Keberanian dan Konsistensi
Tentunya setelah kita hijrah harus
ada upaya untuk terus meningkatkan keimanan dan ketaqwaan kita. Kita harus juga
bersosialisasi, bergaul dan menimba ilmu dari saudara atau imam atau ustad yang
bukan hanya paham tentang ilmu agama dan rajin ibadah, namun imam yang selalu
mengarahkan kita untuk selalu rendah hati, tidak sombong, istiqomah, dijauhkan
dari penyakit hati dan selalu berupaya mengarahkan kita menjadi muslim yang
seutuhnya. Menjaga agar kita selalu rendah hati juga menjadi bagian penting
agar Allah SWT selalu menjaga kita dari sifat sombong dan riya karena ada
kecenderungan setan akan justru lebih dekat dengan orang-orang yang bertaqwa
dan berupaya untuk selalu menggoda kita untuk kembali ke jalan yang tidak lurus
dan menjerumuskan kita ke dalam lubang riya dan sombong.
Kita pastinya sangat memahami bahwa yang bisa menilai keimanan dan ketaqwaan kita kepada Allah bukanlah orang lain, melainkan Allah SWT sendiri yang paham apakah kita benar-benar menjadi hamba yang beriman atau tidak karena keimanan dan ketaqwaan berada dalam jiwa, hati dan raga kita. Tidak ada jaminan bahwa seorang yang berilmu tinggi yang mentereng dengan gelar ataupun yang banyak hartanya lebih beriman dan bertaqwa kepada Allah dibandingkan dengan orang biasa yang mungkin tidak pernah sekolah ataupun miskin harta, karena keimanan dan ketaqwaan ada di dalam diri kita masing-masing dan hanya Allah yang bisa menilainya. Jadi sudah seharusnya kita sebagai manusia beriman dan bertaqwa untuk tetap rendah hati dan tidak menyombongkan diri serta merasa bahwa kitalah yang paling beriman dan paling bertaqwa dibandingkan saudara kita yang lain.

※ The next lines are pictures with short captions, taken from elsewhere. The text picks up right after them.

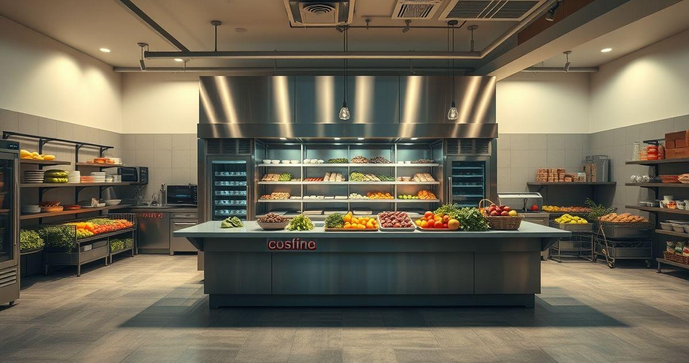 Descubra as Vantagens da Marmita Vegana Congelada para sua Alimentação Saudável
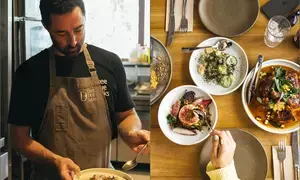 Chef Andy Allen: Some of the Indian dishes brought by past ‘Masterchef’ contestants are at the top of my list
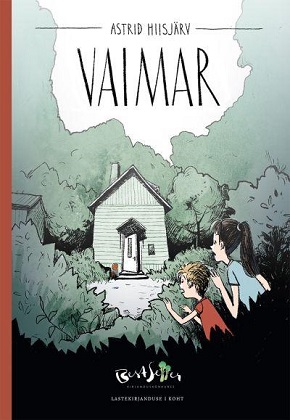 raamatukaas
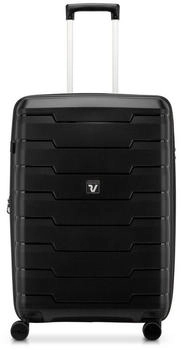 Roncato Skyline 2.0 Suitcase 46.5 cm expandable black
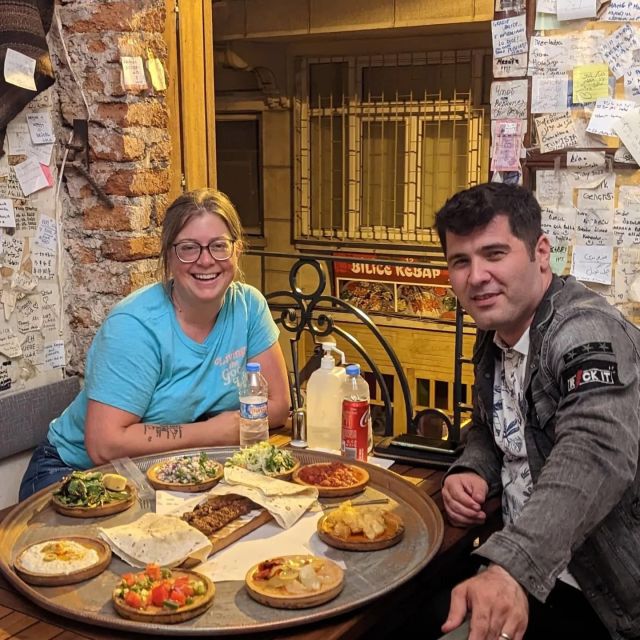From Istanbul Airport: Layover City Tour with Options - Key highlights for your Istanbul layover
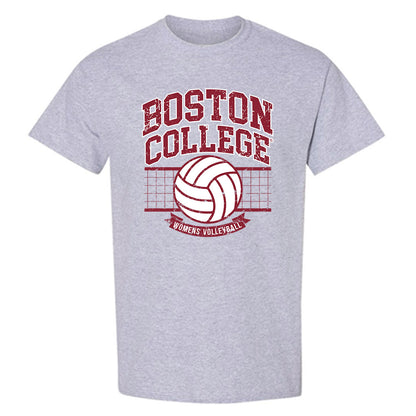 Boston College - NCAA Women's Volleyball : Reese Dunkle - Sports Shersey T-Shirt-0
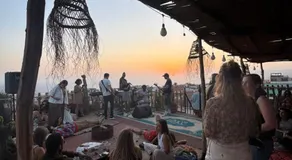 Berber Waves Surf House - Image 4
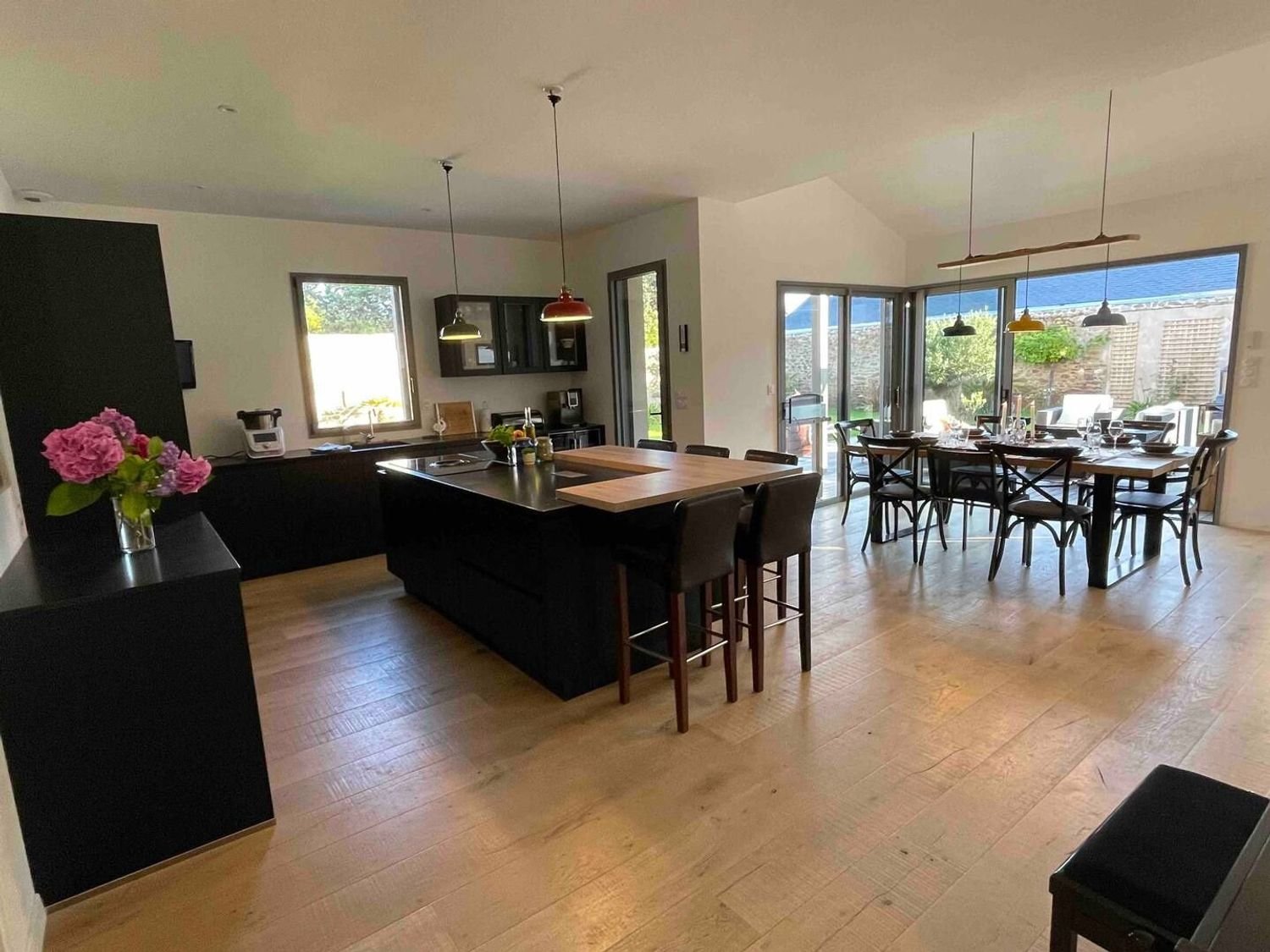 Maison à vendre, 192m², Lancieux
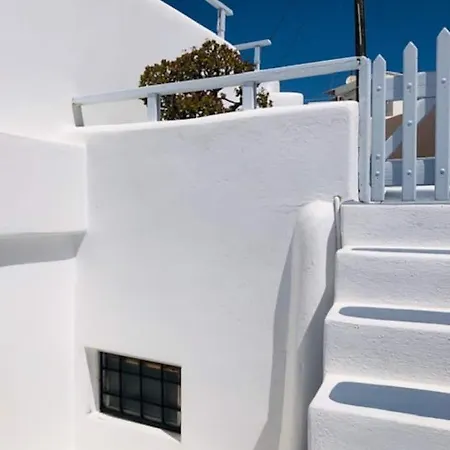 Villa Artemis by ΜΡS Apartment *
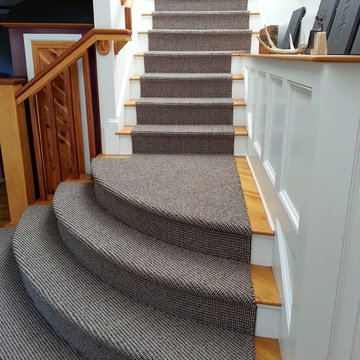 Stair runners
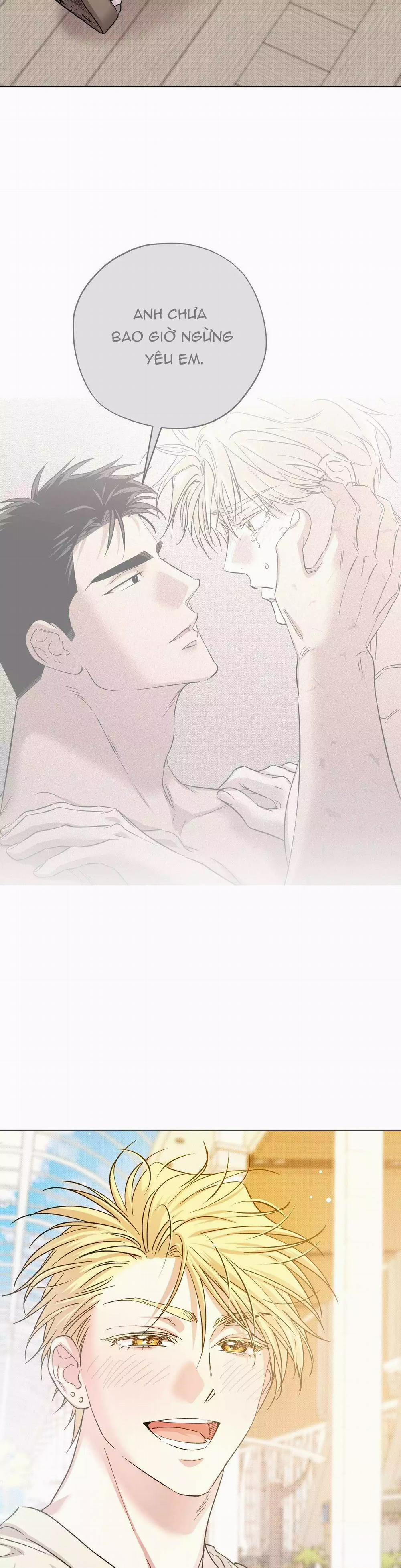 Cuộc Đua Cuồng Nhiệt 34 trang 32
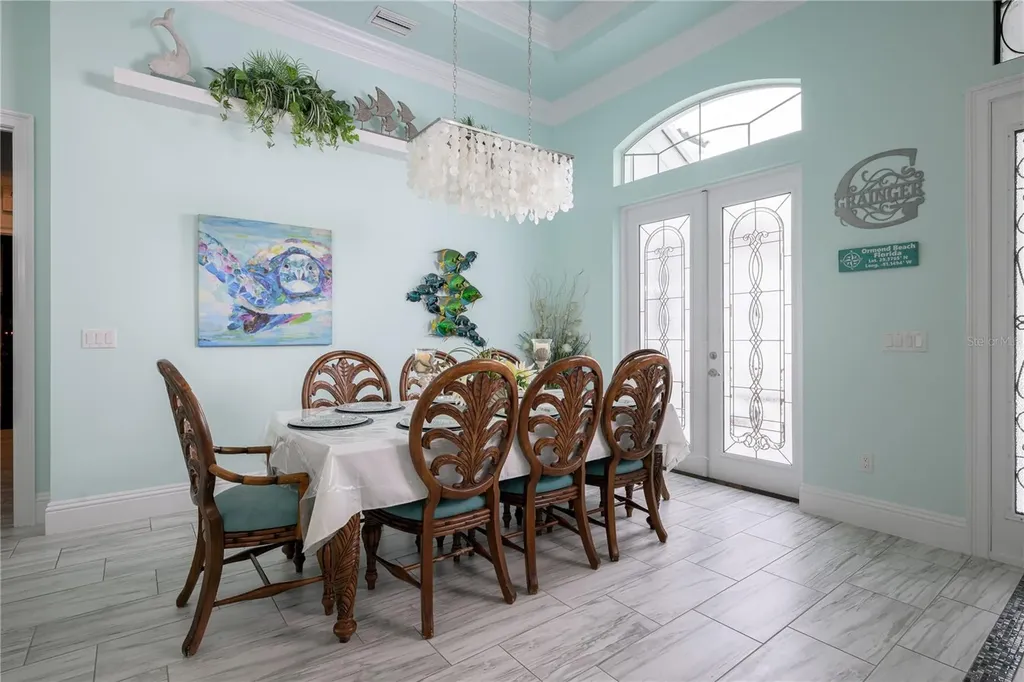 1025 Sudbury Lane Ormond Beach FL 32174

Semoga setelah hijrah, kita senantiasa di jaga oleh Allah SWT untuk tetap berani dan konsisten berada dalam jalan yang lurus, dijauhkan dari sifat sombong, iri, dengki dan tetap semangat untuk terus saling mendoakan antara sesama saudara seiman hingga pada akhirnya nanti kita akan bertemu dengan Allah SWT dan ditempatkan di tempat yang terbaik. Amin.